Stored data entries
BEGIN

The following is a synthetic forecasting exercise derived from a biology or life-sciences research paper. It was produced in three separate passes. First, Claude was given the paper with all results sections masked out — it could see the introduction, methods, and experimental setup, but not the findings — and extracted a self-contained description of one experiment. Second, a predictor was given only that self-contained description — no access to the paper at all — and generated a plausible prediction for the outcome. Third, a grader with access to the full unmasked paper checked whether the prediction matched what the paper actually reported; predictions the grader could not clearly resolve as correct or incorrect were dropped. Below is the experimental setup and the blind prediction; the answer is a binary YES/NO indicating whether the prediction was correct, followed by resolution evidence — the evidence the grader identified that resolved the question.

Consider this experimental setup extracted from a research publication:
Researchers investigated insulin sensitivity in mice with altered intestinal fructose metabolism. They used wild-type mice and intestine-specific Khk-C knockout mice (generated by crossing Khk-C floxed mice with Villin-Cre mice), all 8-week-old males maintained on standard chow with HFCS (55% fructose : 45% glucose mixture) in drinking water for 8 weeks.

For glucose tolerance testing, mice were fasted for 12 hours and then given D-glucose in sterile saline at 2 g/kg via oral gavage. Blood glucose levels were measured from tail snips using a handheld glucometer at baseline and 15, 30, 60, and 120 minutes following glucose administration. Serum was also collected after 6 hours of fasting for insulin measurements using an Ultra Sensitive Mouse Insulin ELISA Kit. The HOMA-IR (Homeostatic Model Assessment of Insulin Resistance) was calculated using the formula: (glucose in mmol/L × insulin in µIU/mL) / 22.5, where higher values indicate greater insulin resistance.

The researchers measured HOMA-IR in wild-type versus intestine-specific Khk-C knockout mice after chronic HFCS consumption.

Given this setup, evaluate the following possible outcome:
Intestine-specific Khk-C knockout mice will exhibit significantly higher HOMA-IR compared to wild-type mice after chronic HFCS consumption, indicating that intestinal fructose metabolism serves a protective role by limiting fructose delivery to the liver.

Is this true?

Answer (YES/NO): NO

END
BEGIN

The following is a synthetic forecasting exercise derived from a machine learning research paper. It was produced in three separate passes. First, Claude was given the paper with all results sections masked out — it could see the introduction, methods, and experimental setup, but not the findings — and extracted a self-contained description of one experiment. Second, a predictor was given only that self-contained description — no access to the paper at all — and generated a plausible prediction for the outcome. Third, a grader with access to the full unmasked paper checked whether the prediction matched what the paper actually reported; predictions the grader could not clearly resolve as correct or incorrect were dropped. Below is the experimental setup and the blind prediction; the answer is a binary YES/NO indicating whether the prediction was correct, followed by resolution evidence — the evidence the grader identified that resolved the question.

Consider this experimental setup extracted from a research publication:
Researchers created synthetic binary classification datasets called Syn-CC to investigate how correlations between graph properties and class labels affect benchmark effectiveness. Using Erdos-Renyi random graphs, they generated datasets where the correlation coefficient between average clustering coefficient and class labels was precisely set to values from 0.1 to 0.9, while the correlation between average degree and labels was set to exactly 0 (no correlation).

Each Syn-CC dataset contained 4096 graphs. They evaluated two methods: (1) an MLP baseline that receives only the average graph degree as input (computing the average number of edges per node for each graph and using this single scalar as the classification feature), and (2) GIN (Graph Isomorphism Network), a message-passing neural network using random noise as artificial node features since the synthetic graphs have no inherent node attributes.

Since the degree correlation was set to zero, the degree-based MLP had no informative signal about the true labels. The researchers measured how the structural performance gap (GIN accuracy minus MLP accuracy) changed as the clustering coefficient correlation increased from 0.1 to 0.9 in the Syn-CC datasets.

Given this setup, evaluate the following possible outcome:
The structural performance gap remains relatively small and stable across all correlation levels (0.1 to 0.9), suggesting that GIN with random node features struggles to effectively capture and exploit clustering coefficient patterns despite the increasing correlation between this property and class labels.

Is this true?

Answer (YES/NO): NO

END
BEGIN

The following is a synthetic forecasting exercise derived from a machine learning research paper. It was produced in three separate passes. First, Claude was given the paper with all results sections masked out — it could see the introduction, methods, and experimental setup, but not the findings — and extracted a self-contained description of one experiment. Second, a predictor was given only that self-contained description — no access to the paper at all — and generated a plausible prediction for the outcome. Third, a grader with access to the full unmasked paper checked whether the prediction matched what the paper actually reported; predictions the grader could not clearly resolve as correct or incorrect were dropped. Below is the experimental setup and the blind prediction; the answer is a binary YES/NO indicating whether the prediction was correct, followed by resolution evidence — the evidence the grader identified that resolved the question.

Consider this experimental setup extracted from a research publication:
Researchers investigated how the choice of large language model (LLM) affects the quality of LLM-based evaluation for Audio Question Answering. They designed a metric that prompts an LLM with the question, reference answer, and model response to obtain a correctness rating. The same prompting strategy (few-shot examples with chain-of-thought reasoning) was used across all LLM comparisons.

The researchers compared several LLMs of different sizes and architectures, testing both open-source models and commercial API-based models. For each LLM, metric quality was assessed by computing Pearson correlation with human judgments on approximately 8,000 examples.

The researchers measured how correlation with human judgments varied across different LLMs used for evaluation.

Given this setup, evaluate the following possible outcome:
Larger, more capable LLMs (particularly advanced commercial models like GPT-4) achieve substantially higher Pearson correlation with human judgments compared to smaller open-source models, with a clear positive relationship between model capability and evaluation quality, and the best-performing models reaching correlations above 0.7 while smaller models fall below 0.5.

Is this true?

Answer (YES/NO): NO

END

EXERCISE AIM – Collect every line with the string "chronic" from the records, and copy each.

ANSWER –
The researchers measured HOMA-IR in wild-type versus intestine-specific Khk-C knockout mice after chronic HFCS consumption.
Intestine-specific Khk-C knockout mice will exhibit significantly higher HOMA-IR compared to wild-type mice after chronic HFCS consumption, indicating that intestinal fructose metabolism serves a protective role by limiting fructose delivery to the liver.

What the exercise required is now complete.